TEXT BLOCK ::
Section 2.6 Investment Decision.
 
(a) (i) The Holder is a sophisticated investor acquiring the Exchange Warrants, and any shares underlying therein, in the ordinary course of its business and has such knowledge and experience in financial and business matters as to be capable of evaluating the merits and risks of investing in the Exchange Warrants and has so evaluated the merits and risks of investing in the Exchange Warrants, (ii) the Holder is able to bear the entire economic risk of investing in the Exchange Warrants, (iii) the Holder is investing in the Exchange Warrants with a full understanding of all of the terms, conditions and risks of such an investment and willingly assuming those terms, conditions and risks and (iv) the Holder has not relied on any statement or other information provided by any person concerning the Company, the Exchange or the Exchange Warrants.
 
(b) The Holder acknowledges that an investment in the Exchange Warrants involves a high degree of risk, and the Exchange Warrants are, therefore, a speculative investment. The Holder acknowledges that the terms of the Exchange have been established by negotiation between the Company and the Holder. The Holder acknowledges that the Company has not given any investment advice, rendered any opinion or made any representation to the Holder about the advisability of this decision or the potential future value of any of the Existing Warrants.

GIVEN PROBLEM A ::
Identify each line in the records below that contains the string "utility" and copy those lines.

MATERIAL FOR THIS EXERCISE ::
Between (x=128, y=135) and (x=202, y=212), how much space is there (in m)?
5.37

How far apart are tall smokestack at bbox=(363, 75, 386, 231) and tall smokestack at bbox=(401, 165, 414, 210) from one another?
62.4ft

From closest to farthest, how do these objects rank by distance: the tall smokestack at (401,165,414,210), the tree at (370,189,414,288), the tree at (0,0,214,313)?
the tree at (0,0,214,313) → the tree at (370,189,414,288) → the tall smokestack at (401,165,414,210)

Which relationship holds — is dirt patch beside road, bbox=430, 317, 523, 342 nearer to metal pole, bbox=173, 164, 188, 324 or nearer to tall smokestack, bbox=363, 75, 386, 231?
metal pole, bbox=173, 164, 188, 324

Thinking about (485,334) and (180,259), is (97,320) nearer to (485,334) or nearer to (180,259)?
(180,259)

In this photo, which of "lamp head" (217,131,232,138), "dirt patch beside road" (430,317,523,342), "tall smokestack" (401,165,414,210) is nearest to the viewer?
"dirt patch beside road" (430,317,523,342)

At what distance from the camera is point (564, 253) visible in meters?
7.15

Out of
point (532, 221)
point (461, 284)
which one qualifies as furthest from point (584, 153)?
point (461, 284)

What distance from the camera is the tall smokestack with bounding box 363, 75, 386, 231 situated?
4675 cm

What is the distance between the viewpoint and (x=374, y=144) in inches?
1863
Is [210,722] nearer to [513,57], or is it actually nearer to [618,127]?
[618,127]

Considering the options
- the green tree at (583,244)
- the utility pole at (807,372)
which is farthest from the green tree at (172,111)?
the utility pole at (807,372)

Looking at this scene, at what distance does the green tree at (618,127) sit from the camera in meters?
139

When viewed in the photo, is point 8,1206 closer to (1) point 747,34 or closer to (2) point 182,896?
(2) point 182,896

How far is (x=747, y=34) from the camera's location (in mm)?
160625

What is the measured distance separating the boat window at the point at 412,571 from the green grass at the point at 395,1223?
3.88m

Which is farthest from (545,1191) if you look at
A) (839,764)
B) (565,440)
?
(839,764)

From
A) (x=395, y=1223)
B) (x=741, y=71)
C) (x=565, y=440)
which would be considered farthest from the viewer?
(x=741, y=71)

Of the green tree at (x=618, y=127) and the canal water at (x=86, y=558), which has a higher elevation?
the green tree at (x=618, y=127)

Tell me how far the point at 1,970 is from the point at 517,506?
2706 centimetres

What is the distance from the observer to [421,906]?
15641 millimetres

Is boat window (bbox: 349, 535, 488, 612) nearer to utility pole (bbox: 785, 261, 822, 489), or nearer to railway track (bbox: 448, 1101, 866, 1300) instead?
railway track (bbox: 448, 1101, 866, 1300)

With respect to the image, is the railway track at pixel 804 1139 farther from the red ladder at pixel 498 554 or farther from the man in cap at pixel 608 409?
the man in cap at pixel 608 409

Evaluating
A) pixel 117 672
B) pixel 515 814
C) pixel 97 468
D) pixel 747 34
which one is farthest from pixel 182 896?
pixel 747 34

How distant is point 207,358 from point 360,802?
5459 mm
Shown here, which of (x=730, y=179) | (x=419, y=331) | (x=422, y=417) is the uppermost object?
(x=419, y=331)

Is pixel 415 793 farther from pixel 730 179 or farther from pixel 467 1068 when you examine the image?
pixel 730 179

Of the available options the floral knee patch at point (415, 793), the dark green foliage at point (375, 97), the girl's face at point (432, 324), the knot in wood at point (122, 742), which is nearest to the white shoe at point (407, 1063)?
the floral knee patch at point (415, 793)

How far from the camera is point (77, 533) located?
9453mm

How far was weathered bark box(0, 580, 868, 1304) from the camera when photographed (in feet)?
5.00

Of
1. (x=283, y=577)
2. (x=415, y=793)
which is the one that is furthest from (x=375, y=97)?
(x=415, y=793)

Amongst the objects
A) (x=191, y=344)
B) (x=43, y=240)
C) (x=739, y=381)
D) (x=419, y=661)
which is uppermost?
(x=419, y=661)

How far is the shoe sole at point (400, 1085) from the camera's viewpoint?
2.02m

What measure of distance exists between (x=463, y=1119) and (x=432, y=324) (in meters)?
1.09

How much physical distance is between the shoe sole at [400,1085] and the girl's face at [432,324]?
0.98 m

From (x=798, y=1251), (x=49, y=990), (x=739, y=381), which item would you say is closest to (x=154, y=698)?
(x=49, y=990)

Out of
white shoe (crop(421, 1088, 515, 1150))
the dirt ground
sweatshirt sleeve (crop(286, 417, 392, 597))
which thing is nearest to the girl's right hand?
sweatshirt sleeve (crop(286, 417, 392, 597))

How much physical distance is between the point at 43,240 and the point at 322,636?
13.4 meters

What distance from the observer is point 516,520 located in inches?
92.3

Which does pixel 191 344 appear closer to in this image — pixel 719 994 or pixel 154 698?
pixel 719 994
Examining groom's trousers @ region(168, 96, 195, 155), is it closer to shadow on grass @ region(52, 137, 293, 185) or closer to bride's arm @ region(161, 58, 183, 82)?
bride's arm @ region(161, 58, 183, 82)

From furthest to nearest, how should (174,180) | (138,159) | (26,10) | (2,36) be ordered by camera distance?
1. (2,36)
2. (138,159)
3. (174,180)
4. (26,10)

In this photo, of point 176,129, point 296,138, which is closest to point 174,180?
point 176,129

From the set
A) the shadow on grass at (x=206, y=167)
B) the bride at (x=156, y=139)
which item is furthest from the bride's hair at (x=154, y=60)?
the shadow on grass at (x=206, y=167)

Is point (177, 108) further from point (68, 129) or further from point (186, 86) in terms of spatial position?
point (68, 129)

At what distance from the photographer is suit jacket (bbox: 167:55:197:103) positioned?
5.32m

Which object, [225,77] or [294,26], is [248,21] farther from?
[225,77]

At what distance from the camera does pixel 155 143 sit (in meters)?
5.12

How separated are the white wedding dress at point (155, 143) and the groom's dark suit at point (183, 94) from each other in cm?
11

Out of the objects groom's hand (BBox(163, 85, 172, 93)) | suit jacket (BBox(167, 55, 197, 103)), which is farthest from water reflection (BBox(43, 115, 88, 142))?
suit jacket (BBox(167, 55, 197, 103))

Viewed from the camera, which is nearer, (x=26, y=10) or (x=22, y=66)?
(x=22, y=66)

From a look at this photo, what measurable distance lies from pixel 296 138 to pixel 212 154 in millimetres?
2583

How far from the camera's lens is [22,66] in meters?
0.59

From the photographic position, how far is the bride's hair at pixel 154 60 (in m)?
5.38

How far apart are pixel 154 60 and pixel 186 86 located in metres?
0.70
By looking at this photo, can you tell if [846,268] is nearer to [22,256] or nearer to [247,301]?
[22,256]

GIVEN PROBLEM B ::
From the investment decision section, set down the passage from "(b) The Holder" up to and including "the Existing Warrants." without changes.

CORRECT RESPONSE A ::
- the utility pole at (807,372)
the utility pole at (807,372)
Is boat window (bbox: 349, 535, 488, 612) nearer to utility pole (bbox: 785, 261, 822, 489), or nearer to railway track (bbox: 448, 1101, 866, 1300) instead?

CORRECT RESPONSE B ::
(b) The Holder acknowledges that an investment in the Exchange Warrants involves a high degree of risk, and the Exchange Warrants are, therefore, a speculative investment. The Holder acknowledges that the terms of the Exchange have been established by negotiation between the Company and the Holder. The Holder acknowledges that the Company has not given any investment advice, rendered any opinion or made any representation to the Holder about the advisability of this decision or the potential future value of any of the Existing Warrants.